- [Extracted material]:
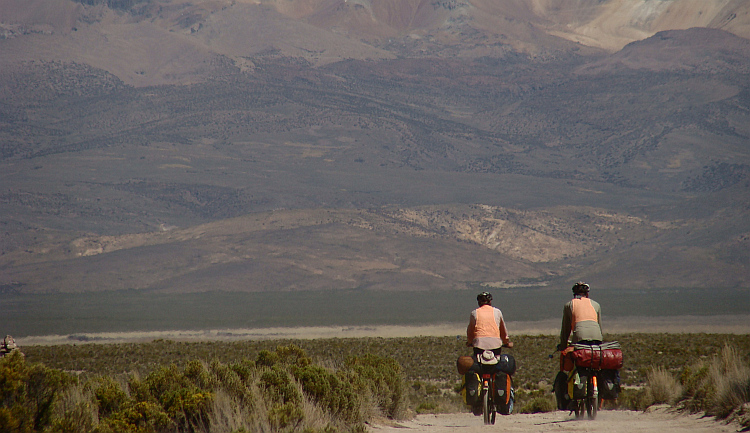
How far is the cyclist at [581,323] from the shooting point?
34.0 feet

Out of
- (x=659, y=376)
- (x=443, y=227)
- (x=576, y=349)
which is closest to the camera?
(x=576, y=349)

- [Your instructions]: Repeat the text of the records above word for word, leaving out the pictures.

- [Exercise result]:
How far is the cyclist at [581,323] from the shooting point?
34.0 feet

Out of
- (x=659, y=376)
- (x=443, y=227)
- (x=576, y=349)
which is closest to the camera?
(x=576, y=349)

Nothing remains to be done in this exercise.